When considering whether to serve as a fiduciary of a company, prospective officers and directors need to look beyond D&O liability insurance. Prospective directors and officers also need to be aware of any limitations that exist in the indemnification provided by the company. Seemingly innocuous deviations in language can lead to profound economic impact for officers and directors in the event of a claim.

If the indemnification that a company provides stops short of giving the maximum protection permissible under law, the company’s directors and officers may find themselves facing a large, uninsured loss at claim time.
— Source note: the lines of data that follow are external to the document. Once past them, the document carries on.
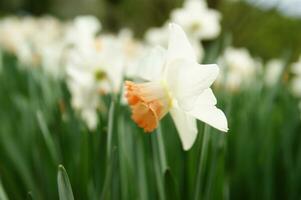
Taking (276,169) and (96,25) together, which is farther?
(96,25)

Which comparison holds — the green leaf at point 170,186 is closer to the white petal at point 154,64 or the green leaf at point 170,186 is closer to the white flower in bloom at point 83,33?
the white petal at point 154,64

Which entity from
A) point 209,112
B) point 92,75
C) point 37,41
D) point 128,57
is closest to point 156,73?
point 209,112

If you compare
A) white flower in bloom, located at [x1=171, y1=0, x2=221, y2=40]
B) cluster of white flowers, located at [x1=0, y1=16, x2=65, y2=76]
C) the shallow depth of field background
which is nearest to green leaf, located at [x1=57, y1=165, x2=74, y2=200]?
the shallow depth of field background

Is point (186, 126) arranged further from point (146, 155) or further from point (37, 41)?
point (37, 41)

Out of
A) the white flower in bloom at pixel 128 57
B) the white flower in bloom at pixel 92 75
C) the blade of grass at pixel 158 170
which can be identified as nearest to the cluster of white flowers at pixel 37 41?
the white flower in bloom at pixel 128 57

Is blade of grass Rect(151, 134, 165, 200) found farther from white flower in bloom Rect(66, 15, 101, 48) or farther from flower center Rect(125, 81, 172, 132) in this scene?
white flower in bloom Rect(66, 15, 101, 48)

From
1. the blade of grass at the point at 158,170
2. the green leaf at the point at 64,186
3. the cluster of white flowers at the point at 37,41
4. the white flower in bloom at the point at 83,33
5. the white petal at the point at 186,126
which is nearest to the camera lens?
the green leaf at the point at 64,186

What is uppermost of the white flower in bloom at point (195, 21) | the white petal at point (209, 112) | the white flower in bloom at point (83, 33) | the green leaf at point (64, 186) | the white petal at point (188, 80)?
the white flower in bloom at point (195, 21)

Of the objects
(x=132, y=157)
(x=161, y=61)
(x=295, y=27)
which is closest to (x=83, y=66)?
(x=132, y=157)

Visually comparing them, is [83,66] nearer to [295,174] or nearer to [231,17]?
[295,174]
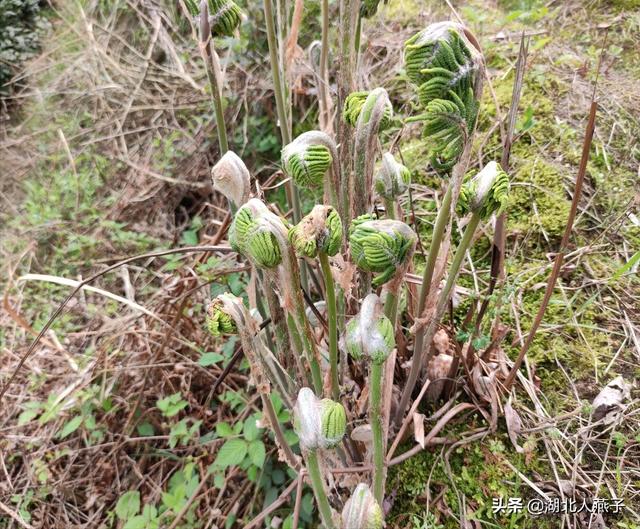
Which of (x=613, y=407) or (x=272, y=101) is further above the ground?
(x=272, y=101)

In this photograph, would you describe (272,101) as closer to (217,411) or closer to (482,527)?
(217,411)

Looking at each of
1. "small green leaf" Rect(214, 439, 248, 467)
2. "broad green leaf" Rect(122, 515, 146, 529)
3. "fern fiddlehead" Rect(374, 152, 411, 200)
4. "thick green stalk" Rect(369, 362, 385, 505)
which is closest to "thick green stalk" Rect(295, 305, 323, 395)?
"thick green stalk" Rect(369, 362, 385, 505)

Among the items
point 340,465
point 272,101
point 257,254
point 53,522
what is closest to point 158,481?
point 53,522

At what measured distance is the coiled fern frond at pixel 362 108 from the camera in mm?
640

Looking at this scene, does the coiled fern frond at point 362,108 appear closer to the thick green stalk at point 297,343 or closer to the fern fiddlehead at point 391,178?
the fern fiddlehead at point 391,178

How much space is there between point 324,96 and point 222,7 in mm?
338

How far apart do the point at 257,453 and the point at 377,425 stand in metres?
0.53

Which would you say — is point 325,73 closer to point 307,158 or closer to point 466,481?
point 307,158

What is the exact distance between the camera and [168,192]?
231cm

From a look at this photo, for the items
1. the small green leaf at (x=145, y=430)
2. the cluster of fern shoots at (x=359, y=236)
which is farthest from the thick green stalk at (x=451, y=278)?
the small green leaf at (x=145, y=430)

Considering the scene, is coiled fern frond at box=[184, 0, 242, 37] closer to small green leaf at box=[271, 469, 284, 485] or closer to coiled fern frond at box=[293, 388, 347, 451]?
coiled fern frond at box=[293, 388, 347, 451]

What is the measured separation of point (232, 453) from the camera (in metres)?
1.14

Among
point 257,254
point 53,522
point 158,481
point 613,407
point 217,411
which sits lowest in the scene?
point 53,522

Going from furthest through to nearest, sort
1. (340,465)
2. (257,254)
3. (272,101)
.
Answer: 1. (272,101)
2. (340,465)
3. (257,254)
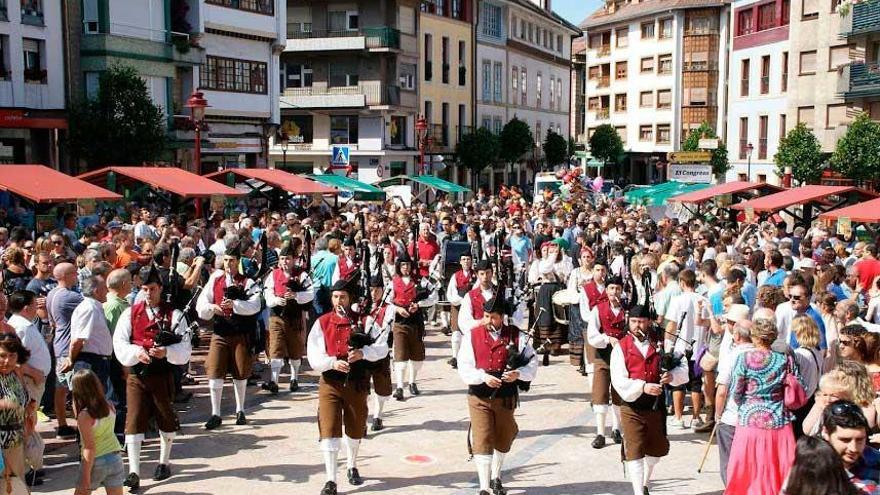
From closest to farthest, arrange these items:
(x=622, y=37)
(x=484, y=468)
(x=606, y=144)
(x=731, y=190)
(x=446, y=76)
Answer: (x=484, y=468) < (x=731, y=190) < (x=446, y=76) < (x=606, y=144) < (x=622, y=37)

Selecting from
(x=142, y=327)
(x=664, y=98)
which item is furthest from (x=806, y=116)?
(x=142, y=327)

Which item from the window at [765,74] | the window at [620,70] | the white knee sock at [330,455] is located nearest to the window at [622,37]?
the window at [620,70]

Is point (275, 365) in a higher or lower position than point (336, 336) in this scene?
lower

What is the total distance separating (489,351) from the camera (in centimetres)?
834

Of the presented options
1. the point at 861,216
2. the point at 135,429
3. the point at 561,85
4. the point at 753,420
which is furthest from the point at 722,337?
the point at 561,85

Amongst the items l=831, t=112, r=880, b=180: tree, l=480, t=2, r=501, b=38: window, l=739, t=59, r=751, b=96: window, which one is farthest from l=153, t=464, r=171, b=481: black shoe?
l=480, t=2, r=501, b=38: window

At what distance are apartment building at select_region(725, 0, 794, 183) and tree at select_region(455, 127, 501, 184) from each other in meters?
13.0

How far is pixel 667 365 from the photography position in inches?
323

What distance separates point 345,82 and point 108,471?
3902cm

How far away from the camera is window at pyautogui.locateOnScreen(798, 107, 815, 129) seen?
41938mm

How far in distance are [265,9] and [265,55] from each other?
177 centimetres

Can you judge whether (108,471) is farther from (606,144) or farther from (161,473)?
(606,144)

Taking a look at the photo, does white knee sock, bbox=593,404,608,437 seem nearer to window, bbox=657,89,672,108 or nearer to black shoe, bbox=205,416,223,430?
black shoe, bbox=205,416,223,430

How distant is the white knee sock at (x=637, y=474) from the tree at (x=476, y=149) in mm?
43414
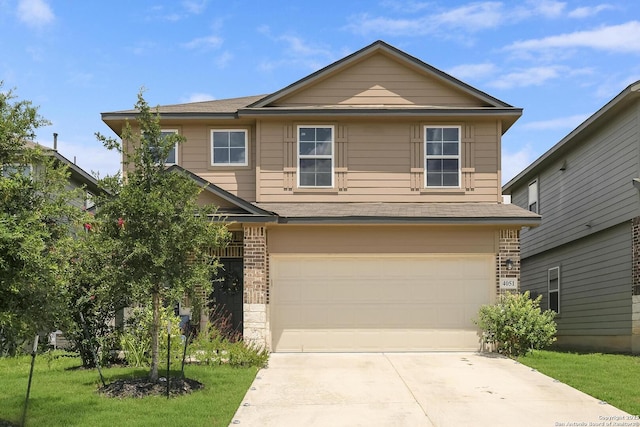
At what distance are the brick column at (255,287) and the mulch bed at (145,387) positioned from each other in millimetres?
4168

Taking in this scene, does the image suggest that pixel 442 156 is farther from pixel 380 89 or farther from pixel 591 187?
pixel 591 187

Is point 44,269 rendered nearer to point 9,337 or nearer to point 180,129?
point 9,337

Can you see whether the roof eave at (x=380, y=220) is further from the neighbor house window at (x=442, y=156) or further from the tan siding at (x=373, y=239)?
the neighbor house window at (x=442, y=156)

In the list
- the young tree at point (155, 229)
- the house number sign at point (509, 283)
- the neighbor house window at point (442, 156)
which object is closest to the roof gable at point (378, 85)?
the neighbor house window at point (442, 156)

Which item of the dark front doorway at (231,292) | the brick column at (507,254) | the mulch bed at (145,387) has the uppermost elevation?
the brick column at (507,254)

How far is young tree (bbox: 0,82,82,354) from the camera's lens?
796 cm

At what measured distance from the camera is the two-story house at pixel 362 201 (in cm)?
1641

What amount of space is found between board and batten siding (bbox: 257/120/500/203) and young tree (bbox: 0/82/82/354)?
28.6 feet

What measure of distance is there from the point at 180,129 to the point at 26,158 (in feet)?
30.7

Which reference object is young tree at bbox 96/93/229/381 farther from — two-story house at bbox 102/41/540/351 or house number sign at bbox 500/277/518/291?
house number sign at bbox 500/277/518/291

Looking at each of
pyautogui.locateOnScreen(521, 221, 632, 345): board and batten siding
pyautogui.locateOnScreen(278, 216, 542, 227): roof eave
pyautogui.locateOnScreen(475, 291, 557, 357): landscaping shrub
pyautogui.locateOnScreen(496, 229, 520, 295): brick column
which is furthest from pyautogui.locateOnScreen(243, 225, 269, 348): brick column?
pyautogui.locateOnScreen(521, 221, 632, 345): board and batten siding

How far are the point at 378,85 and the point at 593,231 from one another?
283 inches

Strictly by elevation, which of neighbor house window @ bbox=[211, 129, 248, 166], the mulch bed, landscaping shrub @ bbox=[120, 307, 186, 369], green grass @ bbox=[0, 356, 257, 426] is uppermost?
neighbor house window @ bbox=[211, 129, 248, 166]

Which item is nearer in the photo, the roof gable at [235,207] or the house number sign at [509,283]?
the roof gable at [235,207]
That is because many D&O insurance policies contain “presumptive indemnification” clauses.

These clauses state that, for purposes of providing coverage under the policy, it will be assumed that the company will indemnify its directors and officers to the “fullest extent permitted by law”. In other words, it does not matter what the company actually does. When a claim is made, the insurance only covers claims relating to matters beyond those for which a director could legally have been indemnified, leaving the directors exposed to personal liability beyond that.

Fortunately, under most D&O policies, the presumptive indemnification provision is not an “all or nothing” proposition. But there is still significant risk associated with these provisions. Most companies purchase D&O insurance with self-insured retentions, which operate like a deductible that only applies to losses where the insurance company reimburses the insured for indemnification that it provided to its directors and officers. Although the retention does not typically apply in the case where directors and officers are not indemnified by the company, the “presumptive indemnification” provision often states that if a company is legally permitted to indemnify a director or officer but fails to do so for any reason other than financial insolvency, then the large company retention applies to the claim. Thus, the policy provides coverage, but only after satisfaction of the retention. Given that these retentions are often very substantial, the effect may be to eviscerate the intended coverage for directors and officers.